## TASK TO COMPLETE:
Replace every "granite countertop" in the data below with "stone countertop" and write the data out again, changing nothing else.

## RECORDS SHOWN:

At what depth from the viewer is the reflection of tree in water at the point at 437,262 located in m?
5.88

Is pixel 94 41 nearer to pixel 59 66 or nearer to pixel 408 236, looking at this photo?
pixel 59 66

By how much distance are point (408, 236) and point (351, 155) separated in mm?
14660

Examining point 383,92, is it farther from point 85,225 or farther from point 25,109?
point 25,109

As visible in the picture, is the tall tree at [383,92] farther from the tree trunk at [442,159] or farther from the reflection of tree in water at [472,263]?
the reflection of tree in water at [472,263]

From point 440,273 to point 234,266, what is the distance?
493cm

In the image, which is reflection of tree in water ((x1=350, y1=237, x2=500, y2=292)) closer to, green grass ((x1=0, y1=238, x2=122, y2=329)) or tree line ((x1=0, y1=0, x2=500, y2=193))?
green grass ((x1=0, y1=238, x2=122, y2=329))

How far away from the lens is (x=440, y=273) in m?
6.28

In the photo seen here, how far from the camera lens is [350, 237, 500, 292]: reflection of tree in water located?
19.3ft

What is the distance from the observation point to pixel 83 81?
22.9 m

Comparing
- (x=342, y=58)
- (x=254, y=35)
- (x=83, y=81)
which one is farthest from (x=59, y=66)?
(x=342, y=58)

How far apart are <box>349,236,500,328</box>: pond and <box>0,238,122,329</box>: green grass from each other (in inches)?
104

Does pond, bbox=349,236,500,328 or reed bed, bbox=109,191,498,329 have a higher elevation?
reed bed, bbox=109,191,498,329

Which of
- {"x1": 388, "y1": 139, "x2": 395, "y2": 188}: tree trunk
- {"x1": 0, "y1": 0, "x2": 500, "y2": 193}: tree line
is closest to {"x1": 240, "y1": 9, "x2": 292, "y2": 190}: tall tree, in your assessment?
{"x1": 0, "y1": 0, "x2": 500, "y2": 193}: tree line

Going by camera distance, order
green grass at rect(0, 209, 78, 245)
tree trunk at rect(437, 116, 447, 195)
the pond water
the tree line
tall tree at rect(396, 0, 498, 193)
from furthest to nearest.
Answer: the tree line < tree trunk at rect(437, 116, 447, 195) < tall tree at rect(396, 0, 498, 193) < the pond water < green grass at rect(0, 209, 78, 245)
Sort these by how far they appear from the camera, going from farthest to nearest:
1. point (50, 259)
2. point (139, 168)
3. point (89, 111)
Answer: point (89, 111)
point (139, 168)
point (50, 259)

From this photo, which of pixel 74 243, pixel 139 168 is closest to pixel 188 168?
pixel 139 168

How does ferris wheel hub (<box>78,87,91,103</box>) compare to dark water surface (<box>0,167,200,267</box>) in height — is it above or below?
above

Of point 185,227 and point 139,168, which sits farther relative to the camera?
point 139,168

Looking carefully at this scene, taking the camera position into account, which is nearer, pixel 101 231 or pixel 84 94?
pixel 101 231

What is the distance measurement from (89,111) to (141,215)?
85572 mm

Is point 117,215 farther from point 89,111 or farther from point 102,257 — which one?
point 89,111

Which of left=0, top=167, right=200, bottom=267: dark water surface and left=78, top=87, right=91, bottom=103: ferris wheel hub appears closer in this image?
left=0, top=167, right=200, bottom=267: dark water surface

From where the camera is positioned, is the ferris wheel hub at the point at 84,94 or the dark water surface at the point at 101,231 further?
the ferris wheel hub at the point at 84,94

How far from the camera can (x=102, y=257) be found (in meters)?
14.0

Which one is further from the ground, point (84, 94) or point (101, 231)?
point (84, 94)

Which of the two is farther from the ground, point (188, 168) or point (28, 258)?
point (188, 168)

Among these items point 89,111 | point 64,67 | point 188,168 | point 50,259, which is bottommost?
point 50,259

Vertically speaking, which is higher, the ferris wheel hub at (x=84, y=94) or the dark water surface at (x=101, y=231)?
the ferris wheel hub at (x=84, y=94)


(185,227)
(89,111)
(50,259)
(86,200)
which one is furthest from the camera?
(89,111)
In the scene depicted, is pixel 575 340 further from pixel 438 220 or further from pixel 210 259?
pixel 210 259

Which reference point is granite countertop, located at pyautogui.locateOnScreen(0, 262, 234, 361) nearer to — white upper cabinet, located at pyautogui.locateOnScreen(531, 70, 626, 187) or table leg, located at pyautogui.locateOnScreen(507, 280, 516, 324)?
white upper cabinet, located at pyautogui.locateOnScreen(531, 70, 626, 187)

## SOLUTION TO THIS EXERCISE:
At what depth from the viewer is the reflection of tree in water at the point at 437,262 located in m?
5.88

Is pixel 94 41 nearer to pixel 59 66 or nearer to pixel 408 236, looking at this photo?
pixel 59 66

By how much distance are point (408, 236) and point (351, 155) separated in mm?
14660

Examining point 383,92, is it farther from point 85,225 or farther from point 25,109?
point 25,109

As visible in the picture, is the tall tree at [383,92] farther from the tree trunk at [442,159] or farther from the reflection of tree in water at [472,263]?
the reflection of tree in water at [472,263]

From point 440,273 to point 234,266, what is the distance?
493cm

In the image, which is reflection of tree in water ((x1=350, y1=237, x2=500, y2=292)) closer to, green grass ((x1=0, y1=238, x2=122, y2=329)) or tree line ((x1=0, y1=0, x2=500, y2=193))?
green grass ((x1=0, y1=238, x2=122, y2=329))

How far away from the lens is (x=440, y=273) in m?
6.28

In the photo seen here, how far from the camera lens is [350, 237, 500, 292]: reflection of tree in water located?
19.3ft

What is the distance from the observation point to pixel 83 81?
22.9 m

Comparing
- (x=342, y=58)
- (x=254, y=35)
- (x=83, y=81)
which one is farthest from (x=59, y=66)?
(x=342, y=58)

How far apart are <box>349,236,500,328</box>: pond and <box>0,238,122,329</box>: green grass from each other (in inches)?
104

Does pond, bbox=349,236,500,328 or reed bed, bbox=109,191,498,329 have a higher elevation?
reed bed, bbox=109,191,498,329

Which of
- {"x1": 388, "y1": 139, "x2": 395, "y2": 188}: tree trunk
- {"x1": 0, "y1": 0, "x2": 500, "y2": 193}: tree line
is closest to {"x1": 240, "y1": 9, "x2": 292, "y2": 190}: tall tree, in your assessment?
{"x1": 0, "y1": 0, "x2": 500, "y2": 193}: tree line

Going by camera distance, order
green grass at rect(0, 209, 78, 245)
tree trunk at rect(437, 116, 447, 195)
the pond water
the tree line
tall tree at rect(396, 0, 498, 193)
from furthest to nearest.
Answer: the tree line < tree trunk at rect(437, 116, 447, 195) < tall tree at rect(396, 0, 498, 193) < the pond water < green grass at rect(0, 209, 78, 245)
Sort these by how far they appear from the camera, going from farthest to nearest:
1. point (50, 259)
2. point (139, 168)
3. point (89, 111)
Answer: point (89, 111)
point (139, 168)
point (50, 259)

From this photo, which of pixel 74 243, pixel 139 168 is closest to pixel 188 168?
pixel 139 168

How does ferris wheel hub (<box>78,87,91,103</box>) compare to dark water surface (<box>0,167,200,267</box>) in height — is it above or below?
above

Of point 185,227 and point 139,168, which sits farther relative to the camera?
point 139,168

Looking carefully at this scene, taking the camera position into account, which is nearer, pixel 101 231 or pixel 84 94?
pixel 101 231

What is the distance measurement from (89,111) to (141,215)?
85572 mm

Is point 117,215 farther from point 89,111 or farther from point 102,257 — which one?
point 89,111

Which of left=0, top=167, right=200, bottom=267: dark water surface and left=78, top=87, right=91, bottom=103: ferris wheel hub appears closer in this image?
left=0, top=167, right=200, bottom=267: dark water surface

From where the camera is positioned, is the ferris wheel hub at the point at 84,94 or the dark water surface at the point at 101,231 further?
the ferris wheel hub at the point at 84,94

How far from the camera can (x=102, y=257) be found (in meters)?
14.0

Which one is further from the ground, point (84, 94) or point (101, 231)?
point (84, 94)

Which of the two is farther from the ground, point (188, 168) or point (28, 258)?
point (188, 168)

Among these items point 89,111 | point 64,67 | point 188,168 | point 50,259, which is bottommost?
point 50,259

Vertically speaking, which is higher, the ferris wheel hub at (x=84, y=94) or the dark water surface at (x=101, y=231)?
the ferris wheel hub at (x=84, y=94)


(185,227)
(89,111)
(50,259)
(86,200)
which one is furthest from the camera?
(89,111)
In the scene depicted, is pixel 575 340 further from pixel 438 220 or further from pixel 210 259?
pixel 210 259

Which reference point is stone countertop, located at pyautogui.locateOnScreen(0, 262, 234, 361) nearer to — white upper cabinet, located at pyautogui.locateOnScreen(531, 70, 626, 187) or table leg, located at pyautogui.locateOnScreen(507, 280, 516, 324)?
white upper cabinet, located at pyautogui.locateOnScreen(531, 70, 626, 187)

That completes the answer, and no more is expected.